MTII acts as a potent insulin-sensitizing agent in mice (14,37), but the mechanisms underlying this effect, although poorly characterized, seem not to include increases in adiponectin expression and secretion (38), for there were no significant changes in adiponectin levels in lean or obese C57BL/6J mice after MTII treatment.

After food deprivation and MTII administration, we observed significant changes in the liver mRNA expression of AdipoR1, a high-affinity receptor for globular adiponectin, and AdipoR2, an intermediate-affinity receptor for both globular and full-length adiponectin, both of which appear to mediate adiponectin-stimulated fatty acid oxidation and possibly hepatic glucose uptake (20). Further, we demonstrate that, in contrast to the tachyphylaxis observed in terms of hypothalamic neuropeptide responses to MTII, no peripheral tachyphylaxis is seen with respect to the effects of MTII on adiponectin receptor expression in the liver. Future studies investigating the physiological regulation of adiponectin and its receptors, as well as identification of the signaling pathways downstream of adiponectin receptors in lean and obese mice, may prove to be of significant importance in determining the mechanisms underlying insulin resistance.
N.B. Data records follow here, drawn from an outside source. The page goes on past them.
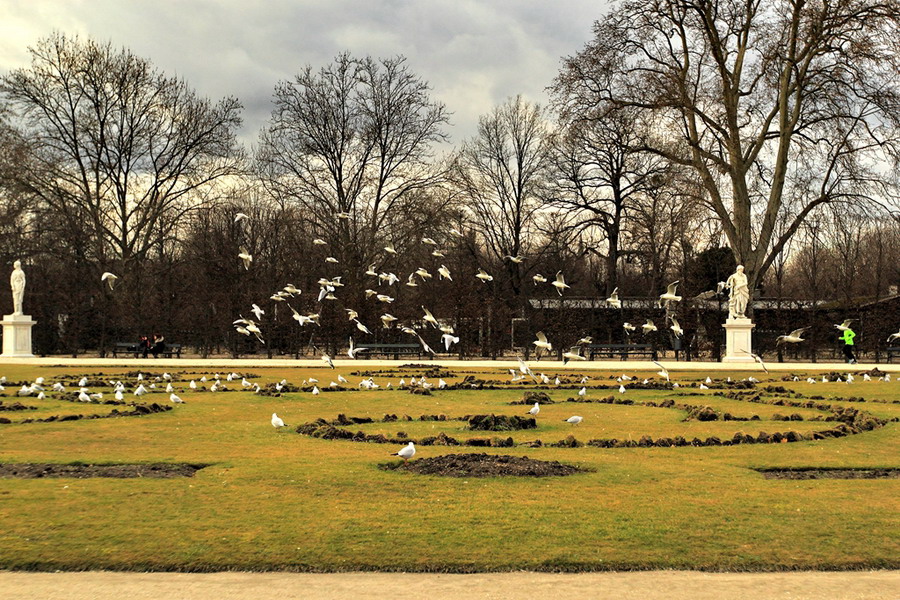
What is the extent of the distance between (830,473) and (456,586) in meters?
Answer: 6.93

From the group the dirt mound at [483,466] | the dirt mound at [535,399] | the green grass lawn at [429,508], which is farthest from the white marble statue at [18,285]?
the dirt mound at [483,466]

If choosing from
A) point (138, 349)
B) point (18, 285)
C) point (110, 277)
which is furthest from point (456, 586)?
point (110, 277)

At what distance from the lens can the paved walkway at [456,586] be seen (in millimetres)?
6727

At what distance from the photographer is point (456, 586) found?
7.00 meters

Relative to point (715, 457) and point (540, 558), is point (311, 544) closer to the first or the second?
point (540, 558)

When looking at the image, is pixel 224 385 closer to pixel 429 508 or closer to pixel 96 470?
pixel 96 470

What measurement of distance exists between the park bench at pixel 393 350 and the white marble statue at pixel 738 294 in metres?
15.5

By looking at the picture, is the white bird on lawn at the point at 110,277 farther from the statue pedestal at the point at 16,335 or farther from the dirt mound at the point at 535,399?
the dirt mound at the point at 535,399

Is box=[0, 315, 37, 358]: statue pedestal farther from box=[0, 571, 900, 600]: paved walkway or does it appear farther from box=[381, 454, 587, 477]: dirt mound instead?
box=[0, 571, 900, 600]: paved walkway

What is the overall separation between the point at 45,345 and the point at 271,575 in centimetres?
4610

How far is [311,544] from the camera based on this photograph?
803cm

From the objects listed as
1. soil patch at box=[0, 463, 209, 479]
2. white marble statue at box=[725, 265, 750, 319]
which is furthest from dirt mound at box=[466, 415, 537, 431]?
white marble statue at box=[725, 265, 750, 319]

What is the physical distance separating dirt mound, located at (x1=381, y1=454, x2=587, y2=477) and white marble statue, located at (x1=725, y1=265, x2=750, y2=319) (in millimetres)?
30506

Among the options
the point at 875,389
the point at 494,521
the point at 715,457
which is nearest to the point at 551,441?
the point at 715,457
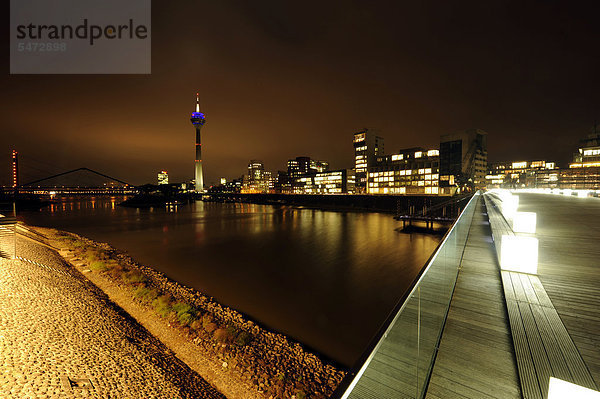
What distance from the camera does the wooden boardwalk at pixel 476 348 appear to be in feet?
9.51

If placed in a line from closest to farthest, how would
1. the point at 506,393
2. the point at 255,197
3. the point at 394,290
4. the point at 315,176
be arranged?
the point at 506,393 → the point at 394,290 → the point at 255,197 → the point at 315,176

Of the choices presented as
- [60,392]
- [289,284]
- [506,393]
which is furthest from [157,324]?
[506,393]

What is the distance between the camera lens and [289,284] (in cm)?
1516

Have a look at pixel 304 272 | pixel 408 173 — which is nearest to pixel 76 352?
pixel 304 272

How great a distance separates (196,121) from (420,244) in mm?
170449

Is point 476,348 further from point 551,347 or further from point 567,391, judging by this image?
point 567,391

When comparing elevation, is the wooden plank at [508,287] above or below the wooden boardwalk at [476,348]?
above

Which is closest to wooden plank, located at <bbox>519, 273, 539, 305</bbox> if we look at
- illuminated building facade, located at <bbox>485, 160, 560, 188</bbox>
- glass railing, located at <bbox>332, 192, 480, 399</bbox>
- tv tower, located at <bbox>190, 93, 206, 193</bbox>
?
glass railing, located at <bbox>332, 192, 480, 399</bbox>

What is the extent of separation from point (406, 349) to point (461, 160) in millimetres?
98894

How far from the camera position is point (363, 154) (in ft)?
355

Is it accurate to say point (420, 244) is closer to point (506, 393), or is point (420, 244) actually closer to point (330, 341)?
point (330, 341)

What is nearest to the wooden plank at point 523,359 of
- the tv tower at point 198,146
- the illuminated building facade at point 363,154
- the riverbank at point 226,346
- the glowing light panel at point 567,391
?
the glowing light panel at point 567,391

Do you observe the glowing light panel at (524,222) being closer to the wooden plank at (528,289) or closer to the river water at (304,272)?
the wooden plank at (528,289)

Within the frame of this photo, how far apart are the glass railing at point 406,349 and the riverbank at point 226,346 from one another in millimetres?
4110
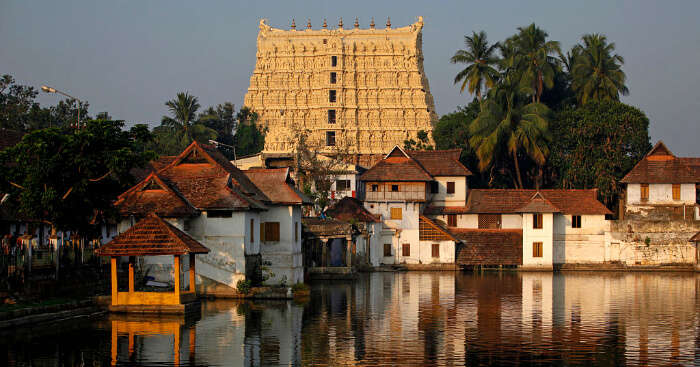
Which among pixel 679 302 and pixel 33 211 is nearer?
pixel 33 211

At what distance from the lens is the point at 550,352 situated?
82.5 ft

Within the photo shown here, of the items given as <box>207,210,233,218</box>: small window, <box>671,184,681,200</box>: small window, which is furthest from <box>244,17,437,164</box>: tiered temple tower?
<box>207,210,233,218</box>: small window

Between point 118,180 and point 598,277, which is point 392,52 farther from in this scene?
point 118,180

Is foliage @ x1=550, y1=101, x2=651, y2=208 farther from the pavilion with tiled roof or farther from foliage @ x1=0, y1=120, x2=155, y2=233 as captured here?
the pavilion with tiled roof

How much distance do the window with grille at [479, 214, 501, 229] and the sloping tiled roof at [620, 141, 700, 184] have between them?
9297mm

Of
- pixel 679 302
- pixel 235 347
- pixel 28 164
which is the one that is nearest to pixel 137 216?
pixel 28 164

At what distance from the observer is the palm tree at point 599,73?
264ft

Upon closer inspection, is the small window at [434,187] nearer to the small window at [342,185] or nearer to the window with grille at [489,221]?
the window with grille at [489,221]

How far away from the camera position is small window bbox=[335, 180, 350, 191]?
2918 inches

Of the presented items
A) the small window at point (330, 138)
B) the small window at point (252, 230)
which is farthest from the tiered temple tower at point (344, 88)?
the small window at point (252, 230)

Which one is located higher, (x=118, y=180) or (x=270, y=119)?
(x=270, y=119)

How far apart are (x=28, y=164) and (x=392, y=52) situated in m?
80.3

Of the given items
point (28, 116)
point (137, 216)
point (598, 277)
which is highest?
point (28, 116)

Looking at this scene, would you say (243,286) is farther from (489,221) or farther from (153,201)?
(489,221)
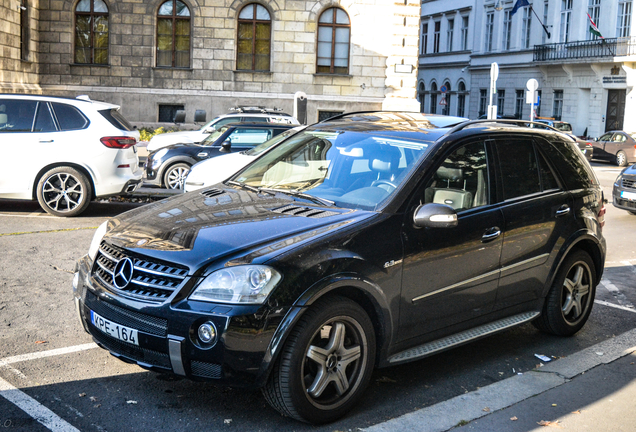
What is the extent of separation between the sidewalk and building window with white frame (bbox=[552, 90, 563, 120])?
4051 cm

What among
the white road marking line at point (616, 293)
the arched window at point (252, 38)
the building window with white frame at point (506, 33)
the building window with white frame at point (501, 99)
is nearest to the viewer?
the white road marking line at point (616, 293)

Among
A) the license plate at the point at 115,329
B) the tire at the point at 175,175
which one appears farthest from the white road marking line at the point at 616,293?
the tire at the point at 175,175

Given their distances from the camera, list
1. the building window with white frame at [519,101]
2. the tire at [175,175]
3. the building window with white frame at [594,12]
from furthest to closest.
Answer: the building window with white frame at [519,101], the building window with white frame at [594,12], the tire at [175,175]

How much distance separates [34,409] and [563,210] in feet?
13.0

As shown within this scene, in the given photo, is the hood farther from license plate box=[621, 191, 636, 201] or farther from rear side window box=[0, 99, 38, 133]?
license plate box=[621, 191, 636, 201]

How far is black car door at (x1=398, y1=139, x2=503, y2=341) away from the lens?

In summary, our results suggest that 1) MTII is an effective treatment for obesity and related metabolic defects in leptin-resistant and leptin-sensitive mouse models of obesity; 2) DIO mice appear to be more sensitive to MTII treatment because the effects of MTII on food intake and body weight are more pronounced in DIO than lean mice; 3) the short-term effects of MTII to induce anorexia may, at least in part, be mediated by altered hypothalamic NPY mRNA levels; 4) the tachyphylactic effect after prolonged MTII administration may, at least in part, be caused by a compensatory increase of NPY mRNA concentrations and possibly AgRP mRNA concentrations; 5) alterations in orexin, MCH, and MC4R mRNA expression do not appear to play a role of comparable importance, whereas decreasing leptin levels appear to play a minor role in the development of tachyphylaxis; and 6) alterations in adiponectin receptor mRNA expression after food deprivation, as well as short- and long-term MTII administration, may play a role in altering insulin sensitivity and needs to be studied further. Finally, our data provide further evidence that melanocortin receptor agonists offer a potential therapeutic approach to syndromes of obesity accompanied by leptin resistance and metabolic abnormalities (37) and raise the possibility that a combination treatment with leptin or NPY and AgRP antagonists might provide an even more effective treatment option for obesity.